Download or read book Proceedings American Philosophical Society vol 107 no 4 1963 written by and published by American Philosophical Society. This book was released on with total page 100 pages. Available in PDF, EPUB and Kindle. Book excerpt:
Download or read book Relics dreams voyages written by Peter Davidson and published by Manchester University Press. This book was released on 2024-07-30 with total page 409 pages. Available in PDF, EPUB and Kindle. Book excerpt: Relics, dreams, voyages is a closely focused sequence of studies of worldwide connections in all the arts in the baroque period. Drawing on original research in libraries, collections, and archives in five countries, and in as many languages, this book draws many astonishing, unfamiliar and beautiful texts, things and events, into a cartography of the secret and strange patterns of baroque cultures worldwide. The visual arts are examined across a wide temporal and geographical span, and many subversive iconographies are decoded: at the French and English courts, in remote Scotland, in Nagasaki, in Valladolid.
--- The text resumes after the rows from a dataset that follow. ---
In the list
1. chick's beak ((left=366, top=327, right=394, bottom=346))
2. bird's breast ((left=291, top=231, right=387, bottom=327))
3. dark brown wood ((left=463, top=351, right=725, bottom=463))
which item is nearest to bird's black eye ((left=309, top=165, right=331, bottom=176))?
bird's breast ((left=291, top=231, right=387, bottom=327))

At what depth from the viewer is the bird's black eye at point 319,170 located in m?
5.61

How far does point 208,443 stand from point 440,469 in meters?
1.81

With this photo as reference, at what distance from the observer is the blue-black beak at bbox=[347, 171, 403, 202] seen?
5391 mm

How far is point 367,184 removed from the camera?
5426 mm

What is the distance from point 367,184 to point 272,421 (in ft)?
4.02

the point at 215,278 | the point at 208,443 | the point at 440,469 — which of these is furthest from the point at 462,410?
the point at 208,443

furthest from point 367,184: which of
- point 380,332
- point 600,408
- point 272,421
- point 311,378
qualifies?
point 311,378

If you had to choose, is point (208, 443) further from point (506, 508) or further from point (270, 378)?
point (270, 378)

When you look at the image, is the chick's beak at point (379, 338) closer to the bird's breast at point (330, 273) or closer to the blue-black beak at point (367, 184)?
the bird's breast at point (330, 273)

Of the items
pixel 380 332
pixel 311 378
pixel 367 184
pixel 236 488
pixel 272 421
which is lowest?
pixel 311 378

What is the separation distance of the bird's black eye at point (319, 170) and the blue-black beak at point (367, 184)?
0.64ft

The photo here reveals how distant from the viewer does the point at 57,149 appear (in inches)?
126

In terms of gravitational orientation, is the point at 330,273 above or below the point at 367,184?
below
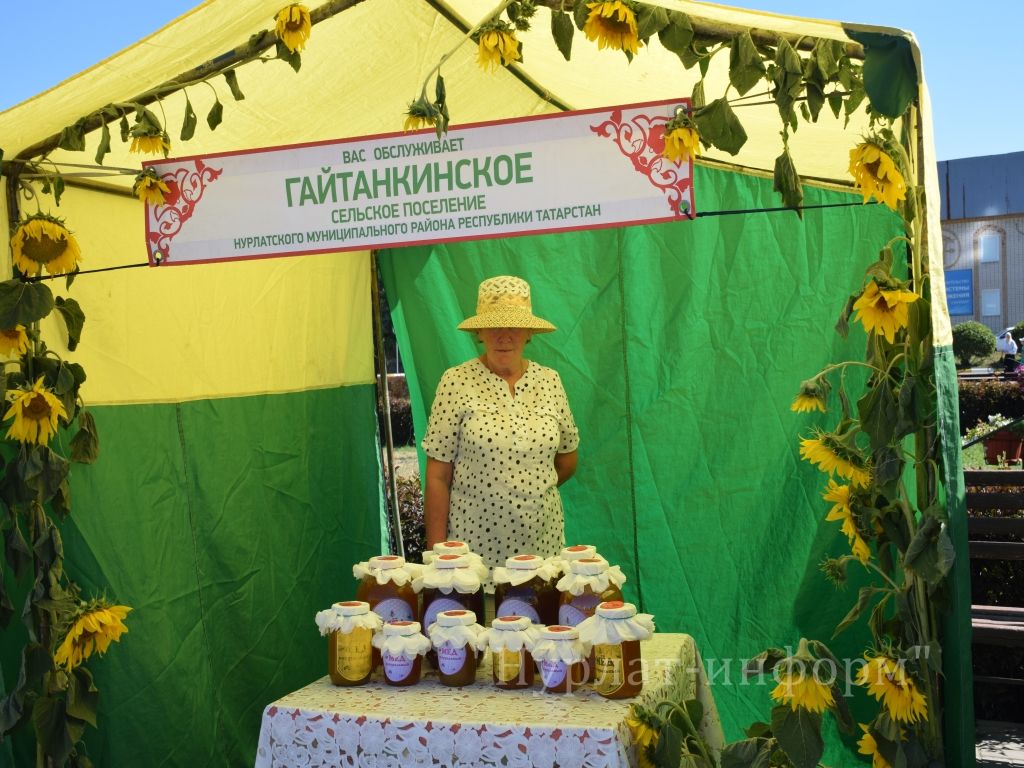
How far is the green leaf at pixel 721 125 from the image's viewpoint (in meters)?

This books offers a new, extraordinary cultural geography of the baroque world, opening doors to many rich and strange cultural artefacts, from 'China to Peru.'
Download or read book The Story of the Country House written by Clive Aslet and published by Yale University Press. This book was released on 2021-09-14 with total page 256 pages. Available in PDF, EPUB and Kindle. Book excerpt: The fascinating story of the evolution of the country house in Britain, from its Roman precursors to the present The Story of the Country House is an authoritative and vivid account of the British country house, exploring how they have evolved with the changing political and economic landscape. Clive Aslet reveals the captivating stories behind individual houses, their architects, and occupants, and paints a vivid picture of the wider context in which the country house in Britain flourished and subsequently fell into decline before enjoying a renaissance in the twenty-first century. The genesis, style, and purpose of architectural masterpieces such as Hardwick Hall, Hatfield House, and Chatsworth are explored, alongside the numerous country houses lost to war and economic decline. We also meet a cavalcade of characters, owners with all their dynastic obsessions and diverse sources of wealth, and architects such as Inigo Jones, Sir John Vanbrugh, Robert Adam, Sir John Soane and A.W.N. Pugin, who dazzled or in some cases outraged their contemporaries. The Story of the Country House takes a fresh look at this enduringly popular building type, exploring why it continues to hold such fascination for us today.